A travers le langage magnifié, nous atteignons à le source même de ce qui nous fait agir, penser et croire.
Il est de grands thèmes lyriques qu'on retrouve dans toutes les poèsies du monde, mais on peut également y découvrir d'humbles vérités quotidiennes. dieu, l'amour, la mort, le lait de la tendresse humaine, ou l'horreur, la peur, la misère et la douleur s'y rencontrent sans cesse, mais aussi le pain, la lampe, un chien, l'aiguille,le puits, une larme sur une joue d'enfant, un pommier en fleur ou un crapaud.
Tout est matière à poésie.
Le plus grave est de l'avoir oublié.

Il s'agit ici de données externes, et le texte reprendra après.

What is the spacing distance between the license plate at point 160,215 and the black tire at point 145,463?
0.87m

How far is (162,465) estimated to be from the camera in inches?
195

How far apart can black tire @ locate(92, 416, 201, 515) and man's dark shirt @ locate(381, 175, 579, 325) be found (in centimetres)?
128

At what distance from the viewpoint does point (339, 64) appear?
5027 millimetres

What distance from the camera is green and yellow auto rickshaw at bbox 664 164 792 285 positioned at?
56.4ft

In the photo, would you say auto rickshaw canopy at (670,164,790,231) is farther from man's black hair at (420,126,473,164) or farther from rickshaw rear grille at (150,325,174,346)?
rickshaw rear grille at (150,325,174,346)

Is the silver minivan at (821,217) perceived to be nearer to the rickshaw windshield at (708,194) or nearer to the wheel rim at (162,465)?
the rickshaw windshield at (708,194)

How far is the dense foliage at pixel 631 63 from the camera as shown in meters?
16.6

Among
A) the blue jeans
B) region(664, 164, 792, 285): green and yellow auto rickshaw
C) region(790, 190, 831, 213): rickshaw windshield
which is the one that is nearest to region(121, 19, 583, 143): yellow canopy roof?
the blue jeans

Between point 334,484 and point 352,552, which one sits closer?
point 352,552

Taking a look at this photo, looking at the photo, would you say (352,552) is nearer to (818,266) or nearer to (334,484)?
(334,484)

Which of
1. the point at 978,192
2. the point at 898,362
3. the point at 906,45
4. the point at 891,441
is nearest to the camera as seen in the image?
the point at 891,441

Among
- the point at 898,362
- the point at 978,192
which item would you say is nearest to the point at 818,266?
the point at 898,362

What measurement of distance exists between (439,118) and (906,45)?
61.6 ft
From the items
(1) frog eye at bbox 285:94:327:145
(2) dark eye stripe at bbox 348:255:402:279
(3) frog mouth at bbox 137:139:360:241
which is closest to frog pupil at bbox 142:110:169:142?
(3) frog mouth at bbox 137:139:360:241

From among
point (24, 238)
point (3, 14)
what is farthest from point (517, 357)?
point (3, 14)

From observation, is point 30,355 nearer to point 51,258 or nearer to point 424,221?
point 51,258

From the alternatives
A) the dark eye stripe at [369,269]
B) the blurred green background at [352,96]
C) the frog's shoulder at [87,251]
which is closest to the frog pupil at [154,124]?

Ou, du moins, de le croire. En réalité, nous le savons plus ou moins consciemment, car la mémoire collective en est peuplée.
Redonner vie à cet héritage un peu oublié. Tout à coup, sous nos yeux, renaissent les mots ensorceleurs de poêmes, jadis appris, deja lus, ou simplement feuilletés. Leurs accents ravivent des réminiscences endormies et nous projettent de nouveau monde mystèrieux où opère une étrange alchimie, celle des rîmes et de la raison, des mots et des sensations, des accords qui nous bouleversent tout en nous faisant réfléchir.

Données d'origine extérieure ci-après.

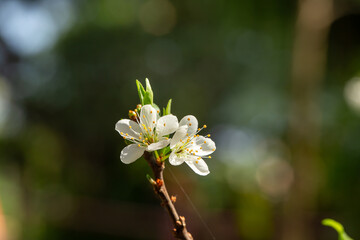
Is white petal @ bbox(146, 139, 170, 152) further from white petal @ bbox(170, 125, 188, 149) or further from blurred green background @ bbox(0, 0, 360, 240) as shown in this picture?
blurred green background @ bbox(0, 0, 360, 240)

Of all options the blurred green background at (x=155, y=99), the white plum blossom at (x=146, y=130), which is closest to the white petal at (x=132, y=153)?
the white plum blossom at (x=146, y=130)

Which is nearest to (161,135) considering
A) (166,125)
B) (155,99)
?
(166,125)

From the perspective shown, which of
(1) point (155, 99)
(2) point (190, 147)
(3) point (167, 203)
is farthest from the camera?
(1) point (155, 99)

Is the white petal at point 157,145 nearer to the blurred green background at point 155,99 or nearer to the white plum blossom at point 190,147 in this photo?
the white plum blossom at point 190,147

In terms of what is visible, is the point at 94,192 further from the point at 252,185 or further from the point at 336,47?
the point at 336,47

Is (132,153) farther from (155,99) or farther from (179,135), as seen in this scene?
(155,99)

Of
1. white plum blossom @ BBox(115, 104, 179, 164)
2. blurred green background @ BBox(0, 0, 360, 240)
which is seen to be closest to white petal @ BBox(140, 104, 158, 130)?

Contrairement a ce qu'on a pu croire, la poésie n'est pas morte. Elle n'est qu'endormie et demeure indispensable à le pensée humaine, dont elle est une des formes d'expressions les plus anciennes et les plus spontanées.
Nous redécouvrons que nous avons besoin d'elle pour rire rt pour pleurer, pour maudire et pour aimer. Elle est notre amis et notre messagère. Un livre de poêmes n'est rien d'autre qu'un coeur ouvert.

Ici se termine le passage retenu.